Even if you’re young and supple, the powerful fat-busting street dance movements will inevitably work those muscles – that’s what tones them up. That’s why it is important to choose a dance fitness class that allows you to workout within sensible limits.
Street Fit dance exercise classes are designed to minimise the risk of injury and, providing the workout is followed correctly, there is unlikely to be a problem. Street Fit instructors are trained to ensure the proper warm up and cool down phases are included in any class. Nevertheless, it is a good idea to be familiar with the common causes of injury:
- Doing too much, too soon. Unless you have previous street dance experience, it is advisable to only do one or two dance exercise classes a week at first. It is tempting to think that the more sessions you attend, the quicker results will come; but, acquiring an injury because your body is not recovering between sessions will undo all of your good work.
- Making drastic changes. Different types of workout exercise different muscles, so you need to give your body time to adapt. A dramatic increase in workout duration or frequency will also increase the risk of injury.
- Poor posture. Quality dance fitness courses, like Street Fit workouts, ensure that Instructors are trained to set a good example to participants. That includes demonstrating correct body alignment, since poor technique is a leading contributor to dance exercise injury.
- Skipping warm up. Street Fit Instructors are trained to include a warm up and cool down session in every workout but when you’re on your own it might be tempting to launch straight into your dance routine without warming up. It’s only natural that you want to get dancing, but working out with cold muscles is a recipe for muscle damage. Warming up is even more important as you get older.
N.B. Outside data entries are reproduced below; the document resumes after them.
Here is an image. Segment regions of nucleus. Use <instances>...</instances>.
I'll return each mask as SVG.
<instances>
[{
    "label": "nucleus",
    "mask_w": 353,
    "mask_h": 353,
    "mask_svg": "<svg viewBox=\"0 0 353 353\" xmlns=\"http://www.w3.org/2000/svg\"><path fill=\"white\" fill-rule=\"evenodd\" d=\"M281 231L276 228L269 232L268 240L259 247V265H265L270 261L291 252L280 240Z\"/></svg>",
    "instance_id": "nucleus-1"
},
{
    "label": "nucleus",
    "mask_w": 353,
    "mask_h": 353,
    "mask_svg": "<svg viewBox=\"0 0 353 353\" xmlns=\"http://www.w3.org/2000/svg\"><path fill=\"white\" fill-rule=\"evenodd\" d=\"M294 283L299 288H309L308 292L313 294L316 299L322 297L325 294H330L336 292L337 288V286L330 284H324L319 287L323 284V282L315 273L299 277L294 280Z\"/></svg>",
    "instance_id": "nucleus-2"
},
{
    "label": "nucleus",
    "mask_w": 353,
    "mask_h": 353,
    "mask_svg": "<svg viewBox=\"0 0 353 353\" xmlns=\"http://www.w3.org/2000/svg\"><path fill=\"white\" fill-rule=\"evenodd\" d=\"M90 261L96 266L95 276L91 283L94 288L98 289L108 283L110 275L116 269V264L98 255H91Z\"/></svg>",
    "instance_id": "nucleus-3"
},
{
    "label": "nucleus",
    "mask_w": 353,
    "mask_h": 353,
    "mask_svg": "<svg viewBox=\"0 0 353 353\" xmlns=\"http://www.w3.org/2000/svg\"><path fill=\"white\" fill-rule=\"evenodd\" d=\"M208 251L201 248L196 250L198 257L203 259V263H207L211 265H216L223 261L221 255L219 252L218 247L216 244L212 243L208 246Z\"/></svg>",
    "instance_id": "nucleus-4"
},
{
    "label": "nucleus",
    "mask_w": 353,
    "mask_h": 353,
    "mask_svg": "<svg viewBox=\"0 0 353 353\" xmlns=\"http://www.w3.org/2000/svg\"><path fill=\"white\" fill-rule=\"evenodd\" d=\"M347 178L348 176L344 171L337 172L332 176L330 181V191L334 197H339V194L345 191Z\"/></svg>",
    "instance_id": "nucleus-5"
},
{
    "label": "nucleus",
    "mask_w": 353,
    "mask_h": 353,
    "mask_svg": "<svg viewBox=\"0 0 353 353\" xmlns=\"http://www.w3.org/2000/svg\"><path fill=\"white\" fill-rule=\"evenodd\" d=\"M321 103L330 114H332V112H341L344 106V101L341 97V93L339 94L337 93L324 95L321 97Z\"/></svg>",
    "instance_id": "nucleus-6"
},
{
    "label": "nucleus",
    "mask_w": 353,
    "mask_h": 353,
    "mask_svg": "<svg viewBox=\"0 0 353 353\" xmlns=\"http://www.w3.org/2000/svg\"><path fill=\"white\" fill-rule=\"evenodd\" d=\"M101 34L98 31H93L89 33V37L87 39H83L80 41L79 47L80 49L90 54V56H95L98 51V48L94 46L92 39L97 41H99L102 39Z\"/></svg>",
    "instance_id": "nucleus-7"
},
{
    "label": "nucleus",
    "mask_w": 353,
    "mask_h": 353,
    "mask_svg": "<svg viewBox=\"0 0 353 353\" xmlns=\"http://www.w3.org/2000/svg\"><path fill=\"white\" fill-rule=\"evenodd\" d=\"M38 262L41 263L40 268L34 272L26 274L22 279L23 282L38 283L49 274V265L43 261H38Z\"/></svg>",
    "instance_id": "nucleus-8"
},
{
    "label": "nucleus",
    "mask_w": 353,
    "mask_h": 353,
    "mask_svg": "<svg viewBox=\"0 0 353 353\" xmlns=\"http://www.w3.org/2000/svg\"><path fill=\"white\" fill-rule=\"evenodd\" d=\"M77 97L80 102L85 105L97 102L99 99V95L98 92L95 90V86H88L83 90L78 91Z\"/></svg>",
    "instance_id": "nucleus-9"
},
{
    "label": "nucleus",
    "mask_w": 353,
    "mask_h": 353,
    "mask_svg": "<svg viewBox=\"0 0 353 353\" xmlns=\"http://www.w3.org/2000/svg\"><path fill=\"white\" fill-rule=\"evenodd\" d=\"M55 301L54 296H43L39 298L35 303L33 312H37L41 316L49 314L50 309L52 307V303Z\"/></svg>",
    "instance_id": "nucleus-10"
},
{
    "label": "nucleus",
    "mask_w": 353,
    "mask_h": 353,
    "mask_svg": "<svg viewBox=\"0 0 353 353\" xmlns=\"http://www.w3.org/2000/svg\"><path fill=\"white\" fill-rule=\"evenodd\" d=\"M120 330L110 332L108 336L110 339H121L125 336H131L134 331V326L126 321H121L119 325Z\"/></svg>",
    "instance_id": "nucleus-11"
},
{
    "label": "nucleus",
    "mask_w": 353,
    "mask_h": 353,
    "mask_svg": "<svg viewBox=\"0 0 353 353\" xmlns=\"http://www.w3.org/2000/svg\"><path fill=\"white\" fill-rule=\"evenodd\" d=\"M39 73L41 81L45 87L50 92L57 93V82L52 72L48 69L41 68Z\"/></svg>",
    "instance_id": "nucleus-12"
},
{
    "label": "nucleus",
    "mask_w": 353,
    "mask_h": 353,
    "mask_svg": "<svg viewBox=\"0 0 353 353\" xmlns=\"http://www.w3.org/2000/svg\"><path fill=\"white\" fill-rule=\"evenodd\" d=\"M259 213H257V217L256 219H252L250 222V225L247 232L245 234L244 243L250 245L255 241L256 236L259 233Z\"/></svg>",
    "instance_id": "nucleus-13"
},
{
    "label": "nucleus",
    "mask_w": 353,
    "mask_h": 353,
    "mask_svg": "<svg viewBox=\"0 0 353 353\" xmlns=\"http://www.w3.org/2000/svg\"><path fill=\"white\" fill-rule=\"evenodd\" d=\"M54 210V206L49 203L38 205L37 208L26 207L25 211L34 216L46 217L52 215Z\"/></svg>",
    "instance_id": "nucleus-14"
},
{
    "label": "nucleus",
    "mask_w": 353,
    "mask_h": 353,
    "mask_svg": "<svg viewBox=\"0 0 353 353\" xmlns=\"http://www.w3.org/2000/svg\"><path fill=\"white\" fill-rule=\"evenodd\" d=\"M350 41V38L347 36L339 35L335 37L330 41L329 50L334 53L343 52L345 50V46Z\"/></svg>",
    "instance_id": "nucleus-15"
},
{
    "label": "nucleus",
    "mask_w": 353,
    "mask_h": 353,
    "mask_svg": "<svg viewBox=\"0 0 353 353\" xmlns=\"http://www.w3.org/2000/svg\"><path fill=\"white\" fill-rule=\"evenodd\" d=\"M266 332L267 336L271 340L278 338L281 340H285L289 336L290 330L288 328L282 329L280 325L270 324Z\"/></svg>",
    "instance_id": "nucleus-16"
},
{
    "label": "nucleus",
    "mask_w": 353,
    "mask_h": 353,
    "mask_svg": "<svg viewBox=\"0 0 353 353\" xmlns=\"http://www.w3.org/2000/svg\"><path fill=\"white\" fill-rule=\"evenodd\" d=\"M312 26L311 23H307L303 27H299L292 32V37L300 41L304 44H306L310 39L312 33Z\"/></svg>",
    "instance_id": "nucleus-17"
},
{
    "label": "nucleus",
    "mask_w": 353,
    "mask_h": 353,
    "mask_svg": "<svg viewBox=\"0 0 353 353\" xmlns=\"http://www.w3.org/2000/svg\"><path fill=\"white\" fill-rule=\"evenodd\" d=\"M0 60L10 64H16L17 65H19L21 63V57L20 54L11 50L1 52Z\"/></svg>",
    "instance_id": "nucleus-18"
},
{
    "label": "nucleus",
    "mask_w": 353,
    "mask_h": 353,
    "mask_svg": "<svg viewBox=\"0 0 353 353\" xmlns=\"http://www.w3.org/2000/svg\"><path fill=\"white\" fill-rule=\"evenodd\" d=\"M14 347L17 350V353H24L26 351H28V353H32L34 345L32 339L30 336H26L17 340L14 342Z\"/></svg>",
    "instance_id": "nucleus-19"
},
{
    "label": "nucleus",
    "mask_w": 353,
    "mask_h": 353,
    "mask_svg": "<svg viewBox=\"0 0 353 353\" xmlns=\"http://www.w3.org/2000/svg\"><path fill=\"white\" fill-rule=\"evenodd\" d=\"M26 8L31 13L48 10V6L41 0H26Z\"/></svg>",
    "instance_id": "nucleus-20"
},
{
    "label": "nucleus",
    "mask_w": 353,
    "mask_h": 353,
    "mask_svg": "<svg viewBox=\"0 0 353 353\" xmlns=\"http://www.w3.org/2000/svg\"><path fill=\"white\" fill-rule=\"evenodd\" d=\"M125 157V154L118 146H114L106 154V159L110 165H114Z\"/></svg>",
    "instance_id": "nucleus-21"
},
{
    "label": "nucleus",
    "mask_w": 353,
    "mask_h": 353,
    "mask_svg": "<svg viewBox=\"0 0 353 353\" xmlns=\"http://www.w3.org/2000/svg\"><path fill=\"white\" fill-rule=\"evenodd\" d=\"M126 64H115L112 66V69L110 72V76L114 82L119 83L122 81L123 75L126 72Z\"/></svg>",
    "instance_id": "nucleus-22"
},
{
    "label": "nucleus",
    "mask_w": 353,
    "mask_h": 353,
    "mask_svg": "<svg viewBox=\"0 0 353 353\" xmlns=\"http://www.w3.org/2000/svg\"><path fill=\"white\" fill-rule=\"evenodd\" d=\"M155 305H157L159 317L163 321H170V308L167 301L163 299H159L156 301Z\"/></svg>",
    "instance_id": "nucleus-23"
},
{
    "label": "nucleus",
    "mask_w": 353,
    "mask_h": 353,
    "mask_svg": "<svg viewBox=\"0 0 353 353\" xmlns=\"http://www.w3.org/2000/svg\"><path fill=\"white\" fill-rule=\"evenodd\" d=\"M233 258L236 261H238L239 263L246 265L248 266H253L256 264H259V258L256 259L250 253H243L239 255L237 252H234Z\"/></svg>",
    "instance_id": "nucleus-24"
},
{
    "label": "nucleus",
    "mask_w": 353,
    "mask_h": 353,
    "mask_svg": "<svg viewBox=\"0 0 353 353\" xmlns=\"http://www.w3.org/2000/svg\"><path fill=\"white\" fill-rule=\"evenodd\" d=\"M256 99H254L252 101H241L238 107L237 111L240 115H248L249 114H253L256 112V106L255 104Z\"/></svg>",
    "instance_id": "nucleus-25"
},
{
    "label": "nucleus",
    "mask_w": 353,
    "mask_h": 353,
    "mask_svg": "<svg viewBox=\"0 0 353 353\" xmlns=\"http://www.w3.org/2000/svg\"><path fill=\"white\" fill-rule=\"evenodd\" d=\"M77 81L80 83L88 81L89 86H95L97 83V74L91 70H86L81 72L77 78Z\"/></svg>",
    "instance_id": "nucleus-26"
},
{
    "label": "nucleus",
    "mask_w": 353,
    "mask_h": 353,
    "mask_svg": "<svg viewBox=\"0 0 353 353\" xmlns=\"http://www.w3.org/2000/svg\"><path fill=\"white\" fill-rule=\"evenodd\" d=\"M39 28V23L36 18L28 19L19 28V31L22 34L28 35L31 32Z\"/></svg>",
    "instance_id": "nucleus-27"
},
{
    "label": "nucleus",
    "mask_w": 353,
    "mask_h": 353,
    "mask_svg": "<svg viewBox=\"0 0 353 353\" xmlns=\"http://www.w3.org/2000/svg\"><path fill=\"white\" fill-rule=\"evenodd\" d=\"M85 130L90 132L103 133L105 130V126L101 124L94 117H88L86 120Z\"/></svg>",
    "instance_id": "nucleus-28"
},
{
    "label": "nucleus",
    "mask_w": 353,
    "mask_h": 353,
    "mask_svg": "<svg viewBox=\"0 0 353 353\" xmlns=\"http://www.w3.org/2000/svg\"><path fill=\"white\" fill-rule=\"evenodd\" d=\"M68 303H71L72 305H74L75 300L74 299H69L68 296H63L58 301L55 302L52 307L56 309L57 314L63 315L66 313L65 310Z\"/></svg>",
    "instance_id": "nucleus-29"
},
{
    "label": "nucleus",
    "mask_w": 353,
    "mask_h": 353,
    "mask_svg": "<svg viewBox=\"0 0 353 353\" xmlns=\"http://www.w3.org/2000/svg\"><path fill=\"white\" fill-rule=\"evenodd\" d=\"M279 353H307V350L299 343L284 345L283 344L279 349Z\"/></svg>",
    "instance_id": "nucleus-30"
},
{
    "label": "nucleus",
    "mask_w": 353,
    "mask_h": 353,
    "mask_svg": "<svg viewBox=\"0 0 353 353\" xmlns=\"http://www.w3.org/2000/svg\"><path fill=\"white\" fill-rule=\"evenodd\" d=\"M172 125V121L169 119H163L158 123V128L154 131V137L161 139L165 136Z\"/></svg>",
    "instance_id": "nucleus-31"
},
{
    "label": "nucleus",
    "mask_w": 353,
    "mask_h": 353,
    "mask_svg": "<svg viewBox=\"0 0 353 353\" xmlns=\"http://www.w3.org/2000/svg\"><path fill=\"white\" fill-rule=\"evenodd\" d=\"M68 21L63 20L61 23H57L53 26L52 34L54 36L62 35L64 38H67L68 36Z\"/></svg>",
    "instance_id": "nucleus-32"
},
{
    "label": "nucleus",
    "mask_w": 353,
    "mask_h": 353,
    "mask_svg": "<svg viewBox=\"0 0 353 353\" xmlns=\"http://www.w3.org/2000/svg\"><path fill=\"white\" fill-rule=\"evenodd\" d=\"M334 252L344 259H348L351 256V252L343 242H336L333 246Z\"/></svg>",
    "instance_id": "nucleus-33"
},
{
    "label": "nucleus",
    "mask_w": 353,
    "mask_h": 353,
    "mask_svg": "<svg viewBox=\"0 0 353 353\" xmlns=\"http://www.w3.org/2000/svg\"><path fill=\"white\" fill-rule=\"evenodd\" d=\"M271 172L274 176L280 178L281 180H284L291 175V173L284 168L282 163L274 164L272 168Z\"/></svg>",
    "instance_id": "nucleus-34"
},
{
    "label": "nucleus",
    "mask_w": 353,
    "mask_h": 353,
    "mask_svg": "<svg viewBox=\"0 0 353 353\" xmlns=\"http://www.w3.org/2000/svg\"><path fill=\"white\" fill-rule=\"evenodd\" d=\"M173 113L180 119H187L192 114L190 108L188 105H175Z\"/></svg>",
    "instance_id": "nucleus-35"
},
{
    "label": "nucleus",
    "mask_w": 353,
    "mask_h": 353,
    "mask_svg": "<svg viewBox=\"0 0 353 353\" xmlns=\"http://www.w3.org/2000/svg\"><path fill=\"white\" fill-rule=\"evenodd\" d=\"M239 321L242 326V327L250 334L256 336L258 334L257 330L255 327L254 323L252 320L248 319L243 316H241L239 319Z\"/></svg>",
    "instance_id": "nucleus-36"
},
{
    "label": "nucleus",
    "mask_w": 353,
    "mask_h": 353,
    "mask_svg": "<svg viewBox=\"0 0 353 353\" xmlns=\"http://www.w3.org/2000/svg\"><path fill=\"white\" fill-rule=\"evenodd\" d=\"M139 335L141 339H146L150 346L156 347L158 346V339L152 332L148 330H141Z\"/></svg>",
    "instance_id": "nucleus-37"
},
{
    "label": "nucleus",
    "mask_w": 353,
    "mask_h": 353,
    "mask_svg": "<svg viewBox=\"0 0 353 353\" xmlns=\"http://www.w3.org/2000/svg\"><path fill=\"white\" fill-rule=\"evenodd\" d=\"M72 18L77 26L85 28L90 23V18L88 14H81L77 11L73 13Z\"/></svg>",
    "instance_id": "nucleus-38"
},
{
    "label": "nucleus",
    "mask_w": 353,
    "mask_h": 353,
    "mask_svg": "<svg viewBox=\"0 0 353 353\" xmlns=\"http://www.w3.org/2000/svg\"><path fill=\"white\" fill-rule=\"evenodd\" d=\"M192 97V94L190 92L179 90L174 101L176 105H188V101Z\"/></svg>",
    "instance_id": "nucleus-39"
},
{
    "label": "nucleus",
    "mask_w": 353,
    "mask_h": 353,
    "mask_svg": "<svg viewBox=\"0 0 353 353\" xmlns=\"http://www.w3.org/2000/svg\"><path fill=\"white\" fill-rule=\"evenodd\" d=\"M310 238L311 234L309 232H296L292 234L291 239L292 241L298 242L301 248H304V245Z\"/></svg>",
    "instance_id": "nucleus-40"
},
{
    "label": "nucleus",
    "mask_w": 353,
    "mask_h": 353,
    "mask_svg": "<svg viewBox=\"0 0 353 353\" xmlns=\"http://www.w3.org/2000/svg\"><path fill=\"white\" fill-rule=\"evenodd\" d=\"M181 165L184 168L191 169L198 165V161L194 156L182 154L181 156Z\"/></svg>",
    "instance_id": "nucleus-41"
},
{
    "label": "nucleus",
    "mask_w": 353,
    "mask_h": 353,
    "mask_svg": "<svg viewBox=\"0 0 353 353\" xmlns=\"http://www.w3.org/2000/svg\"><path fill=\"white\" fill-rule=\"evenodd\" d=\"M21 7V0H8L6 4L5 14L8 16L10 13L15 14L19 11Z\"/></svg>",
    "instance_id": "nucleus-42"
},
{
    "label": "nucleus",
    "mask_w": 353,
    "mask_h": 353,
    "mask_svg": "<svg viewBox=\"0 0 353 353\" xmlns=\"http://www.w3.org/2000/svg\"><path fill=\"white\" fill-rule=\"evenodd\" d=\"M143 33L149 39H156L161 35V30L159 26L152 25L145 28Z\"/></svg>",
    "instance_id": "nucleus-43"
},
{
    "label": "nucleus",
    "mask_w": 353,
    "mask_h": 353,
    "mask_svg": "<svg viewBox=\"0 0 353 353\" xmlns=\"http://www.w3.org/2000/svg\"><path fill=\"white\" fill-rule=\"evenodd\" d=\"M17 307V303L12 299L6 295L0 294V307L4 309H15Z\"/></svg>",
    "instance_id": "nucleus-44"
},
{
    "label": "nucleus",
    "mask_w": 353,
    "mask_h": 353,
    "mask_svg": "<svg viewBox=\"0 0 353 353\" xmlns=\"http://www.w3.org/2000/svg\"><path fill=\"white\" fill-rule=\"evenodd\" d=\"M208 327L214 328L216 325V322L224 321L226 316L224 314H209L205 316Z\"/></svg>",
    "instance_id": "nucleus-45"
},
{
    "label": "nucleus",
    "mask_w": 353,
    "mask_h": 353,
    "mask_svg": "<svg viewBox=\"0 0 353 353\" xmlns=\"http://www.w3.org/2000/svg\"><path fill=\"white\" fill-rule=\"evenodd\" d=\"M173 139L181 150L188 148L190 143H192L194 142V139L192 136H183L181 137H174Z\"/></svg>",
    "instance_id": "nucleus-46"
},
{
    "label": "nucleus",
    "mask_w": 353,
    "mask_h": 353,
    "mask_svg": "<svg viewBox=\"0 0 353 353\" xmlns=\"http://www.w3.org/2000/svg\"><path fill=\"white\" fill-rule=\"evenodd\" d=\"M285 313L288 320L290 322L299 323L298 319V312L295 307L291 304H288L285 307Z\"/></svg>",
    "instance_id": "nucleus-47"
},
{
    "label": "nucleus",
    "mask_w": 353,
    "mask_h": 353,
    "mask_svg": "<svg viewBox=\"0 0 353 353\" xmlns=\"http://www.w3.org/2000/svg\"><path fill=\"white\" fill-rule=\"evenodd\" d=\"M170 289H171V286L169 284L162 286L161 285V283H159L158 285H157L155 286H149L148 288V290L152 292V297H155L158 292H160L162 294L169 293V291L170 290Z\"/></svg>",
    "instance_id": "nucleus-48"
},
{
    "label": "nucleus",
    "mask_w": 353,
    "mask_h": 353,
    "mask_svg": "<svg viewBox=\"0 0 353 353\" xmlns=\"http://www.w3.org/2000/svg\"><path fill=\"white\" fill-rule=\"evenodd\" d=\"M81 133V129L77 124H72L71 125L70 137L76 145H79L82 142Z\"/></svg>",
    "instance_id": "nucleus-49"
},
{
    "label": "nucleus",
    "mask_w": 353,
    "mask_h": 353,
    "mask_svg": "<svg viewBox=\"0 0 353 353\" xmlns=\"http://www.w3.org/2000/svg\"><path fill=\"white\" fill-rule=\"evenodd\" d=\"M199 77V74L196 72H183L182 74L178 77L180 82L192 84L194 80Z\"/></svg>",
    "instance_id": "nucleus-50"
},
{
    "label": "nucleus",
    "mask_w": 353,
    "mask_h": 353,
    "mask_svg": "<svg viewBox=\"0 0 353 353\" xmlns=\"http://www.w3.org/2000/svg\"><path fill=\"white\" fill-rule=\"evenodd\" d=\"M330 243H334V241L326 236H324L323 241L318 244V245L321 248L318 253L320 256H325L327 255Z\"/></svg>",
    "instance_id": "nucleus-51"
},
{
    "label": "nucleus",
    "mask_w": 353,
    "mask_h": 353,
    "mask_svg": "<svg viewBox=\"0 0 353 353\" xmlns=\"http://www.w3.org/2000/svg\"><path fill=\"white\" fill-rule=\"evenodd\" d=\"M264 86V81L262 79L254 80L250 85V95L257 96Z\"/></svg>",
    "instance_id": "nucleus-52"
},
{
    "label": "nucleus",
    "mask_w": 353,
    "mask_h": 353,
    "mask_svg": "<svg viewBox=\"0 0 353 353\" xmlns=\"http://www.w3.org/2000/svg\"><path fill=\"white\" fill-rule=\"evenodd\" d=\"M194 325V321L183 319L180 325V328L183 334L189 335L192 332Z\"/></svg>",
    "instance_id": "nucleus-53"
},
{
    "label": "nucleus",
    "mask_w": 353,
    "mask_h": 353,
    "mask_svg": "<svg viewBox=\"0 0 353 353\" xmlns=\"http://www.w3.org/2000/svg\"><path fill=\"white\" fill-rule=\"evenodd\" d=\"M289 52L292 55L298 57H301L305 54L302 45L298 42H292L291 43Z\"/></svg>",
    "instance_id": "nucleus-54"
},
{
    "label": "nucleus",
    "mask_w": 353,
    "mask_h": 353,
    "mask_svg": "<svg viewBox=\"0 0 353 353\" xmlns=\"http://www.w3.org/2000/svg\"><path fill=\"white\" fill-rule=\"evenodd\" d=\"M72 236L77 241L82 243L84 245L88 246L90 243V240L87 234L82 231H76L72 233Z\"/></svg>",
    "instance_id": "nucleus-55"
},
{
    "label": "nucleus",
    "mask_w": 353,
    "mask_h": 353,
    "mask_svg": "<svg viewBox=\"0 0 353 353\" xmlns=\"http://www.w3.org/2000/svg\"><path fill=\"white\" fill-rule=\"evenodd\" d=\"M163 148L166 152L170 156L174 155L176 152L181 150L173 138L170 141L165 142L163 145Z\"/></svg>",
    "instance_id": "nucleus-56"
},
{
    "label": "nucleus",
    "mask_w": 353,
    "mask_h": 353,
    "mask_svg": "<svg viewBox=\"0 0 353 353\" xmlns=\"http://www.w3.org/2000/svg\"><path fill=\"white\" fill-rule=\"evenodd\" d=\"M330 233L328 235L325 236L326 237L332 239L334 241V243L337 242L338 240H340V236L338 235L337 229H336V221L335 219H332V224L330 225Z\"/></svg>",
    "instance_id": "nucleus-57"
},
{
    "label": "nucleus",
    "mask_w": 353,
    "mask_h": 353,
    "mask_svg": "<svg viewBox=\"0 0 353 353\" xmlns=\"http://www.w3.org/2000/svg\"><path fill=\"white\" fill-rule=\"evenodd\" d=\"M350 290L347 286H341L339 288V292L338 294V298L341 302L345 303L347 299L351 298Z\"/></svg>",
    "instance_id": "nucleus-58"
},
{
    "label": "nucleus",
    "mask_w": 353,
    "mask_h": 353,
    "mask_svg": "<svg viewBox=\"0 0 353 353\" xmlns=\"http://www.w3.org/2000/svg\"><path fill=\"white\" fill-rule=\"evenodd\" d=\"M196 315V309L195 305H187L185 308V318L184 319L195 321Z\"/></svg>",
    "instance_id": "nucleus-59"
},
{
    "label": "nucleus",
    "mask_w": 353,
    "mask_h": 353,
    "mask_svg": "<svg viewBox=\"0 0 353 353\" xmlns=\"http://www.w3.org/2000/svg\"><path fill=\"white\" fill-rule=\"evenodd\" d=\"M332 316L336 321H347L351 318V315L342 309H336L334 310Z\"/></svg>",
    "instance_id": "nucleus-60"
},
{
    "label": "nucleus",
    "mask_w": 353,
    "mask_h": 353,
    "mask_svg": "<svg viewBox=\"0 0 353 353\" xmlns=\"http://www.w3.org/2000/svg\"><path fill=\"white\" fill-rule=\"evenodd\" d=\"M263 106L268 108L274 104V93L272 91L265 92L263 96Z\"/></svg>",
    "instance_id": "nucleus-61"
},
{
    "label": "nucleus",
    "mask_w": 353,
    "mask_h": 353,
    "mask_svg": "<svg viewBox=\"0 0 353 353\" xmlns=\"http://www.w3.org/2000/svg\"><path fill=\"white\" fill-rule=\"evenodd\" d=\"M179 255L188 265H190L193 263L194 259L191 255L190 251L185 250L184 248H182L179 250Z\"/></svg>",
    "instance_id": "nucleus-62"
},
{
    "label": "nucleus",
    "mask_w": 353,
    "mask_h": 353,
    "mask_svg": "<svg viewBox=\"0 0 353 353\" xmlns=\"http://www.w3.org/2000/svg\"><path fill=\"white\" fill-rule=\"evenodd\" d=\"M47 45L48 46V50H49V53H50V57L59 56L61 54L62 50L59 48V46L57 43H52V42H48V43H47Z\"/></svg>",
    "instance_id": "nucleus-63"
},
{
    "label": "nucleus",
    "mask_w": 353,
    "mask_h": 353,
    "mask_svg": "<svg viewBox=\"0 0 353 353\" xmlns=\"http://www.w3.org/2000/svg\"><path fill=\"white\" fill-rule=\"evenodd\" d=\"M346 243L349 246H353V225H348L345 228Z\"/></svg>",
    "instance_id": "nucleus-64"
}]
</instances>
The ageing process itself reduces the flexibility of muscle tissue, increasing the likelihood of cold muscles becoming torn.
The types of injury that dancers are most likely to suffer from depend a lot upon the dance style. For example, ballet is notoriously hard on the ankles, and strains and sprains are common. Street dance is also heavy on the lower body. While that’s great for toning those hips, thighs and glutes, it also means you must take extra care of your feet, knees and lower back.
The PRICE of recovery
Of course, despite our best intentions and efforts, dance fitness injuries do happen. If you or one of your members do pick up a strain or sprain, it is important to take a break to enable a full recovery take place. For mild injuries, the PRICE acronym can be useful:
P=Protect: to avoid making injury worse, use a splint, crutch or other form of support
R=Restrict: it will speed up your recovery if you take a break from activities which work the affected area.
I=Ice: ice is a natural anti-inflammatory. Apply every 20 minutes for the first few hours following an injury.
C=Compression: an elastic bandage will also reduce swelling, if appropriate.
E=Elevate: raising the injured area above heart level, again to reduce inflammation.
For more guidance on recovering from a dance fitness injury, a qualified professional (e.g. a GP) should be consulted. Contrary to popular myth, doctors are not likely to recommend giving up the dance fitness courses you love. Instead, they will work with you to provide the quickest and safest road to recovery.
Disclaimer: This article is not to be used as a substitute for medical guidance and treatment. For qualified advice, please contact a health professional.